Ironwood is a 129,000-acre tract of desert northwest of Tucson commonly used by hunters and recreational shooters. While there is no measure to ban hunting, hunters would be denied a place to sight-in prior to the season, practice marksmanship, test equipment, and teach safe, responsible gun handling to youngsters.
Closure of the monument to recreational shooting was protested at public meetings and in written comments, but the BLM ignored the wishes of those who enjoy the historic and important recreational uses of these public lands.
“The BLM has demonstrated from the beginning of the planning process that its intent was to ban recreational shooting in the Ironwood Forest National Monument,” said Chris W. Cox, executive director of NRA’s Institute for Legislative Action (NRA-ILA). “No amount of public engagement in support of recreational shooting altered the direction that BLM had decided in advance that it would go. The BLM is charting the same course in its draft plan for the Sonoran Desert National Monument. Rest assured that the NRA will protect the interests of shooters and hunters by pursuing whatever legislative or legal means are available.”

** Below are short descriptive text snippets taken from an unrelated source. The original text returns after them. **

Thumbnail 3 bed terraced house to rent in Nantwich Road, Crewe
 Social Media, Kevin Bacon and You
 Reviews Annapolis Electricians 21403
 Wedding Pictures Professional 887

NRA has been fighting to keep recreational shooting open in the monument since the draft plan was released for public comment in 2007 and has now filed a formal protest of the PRMP/FEIS, asserting, among other points:
• Because of a bias toward recreational shooting, BLM intended to institute the ban regardless of public comment.
• Shooting was arbitrarily singled out for a ban when resource-damaging activities such as grazing and camping were allowed.
• BLM made claims of environmental damage caused by recreational shooters but failed to provide documentation of the type and extent of the alleged damage. BLM also failed to discuss any options to minimize such impacts, such as more arrests of offenders and better enforcement of existing laws.
• By law, federal land-use plans must “use and observe the principles of multiple use and sustained yield,” essentially requiring a balance so that public lands “are utilized in the combination that will best meet the present and future needs of the American people.” The PRMP/FEIS makes no attempt to balance any alleged negative impacts of recreational shooting with the huge economic value of recreation to the area or the recreational benefits to American gun owners who use the area.
• BLM’s factual basis for the ban was not part of the Draft Environmental Impact Statement and therefore the public had no opportunity comment.
NRA’s comments on the draft plan gave it standing to file a formal protest to BLM’s announced decision.
Commenting on the proposed ban, Susan Recce, NRA’s Director of Conservation, Wildlife and Natural Resources, said, “BLM points to a few irresponsible individuals as a reason to close the monument to all recreational shooters. But the real reason for the closure is that BLM is unwilling or incapable of providing the necessary management or oversight so that shooting can take place in a safe and responsible manner. From the beginning of the planning process, NRA offered to assist BLM in identifying safe shooting sites and ways to foster safe and responsible shooting. The offers fell on deaf ears.
“At this point,” Recce continued, “I doubt that anything short of a legislative remedy will reverse the direction in which the BLM is headed. NRA will pursue all possible options to restore shooting opportunities in the monument for the safe, responsible citizens who use it.”
Editor’s Note: BLM is also proposing to close a half million acres of public land to target shooting southwest of Phoenix, much of it in the Sonoran Desert National Monument. The public comment period for this plan is open until November 25 and gun owners are urged to take part in the process. See the NRA-ILA alert from Sept. 23 for more information.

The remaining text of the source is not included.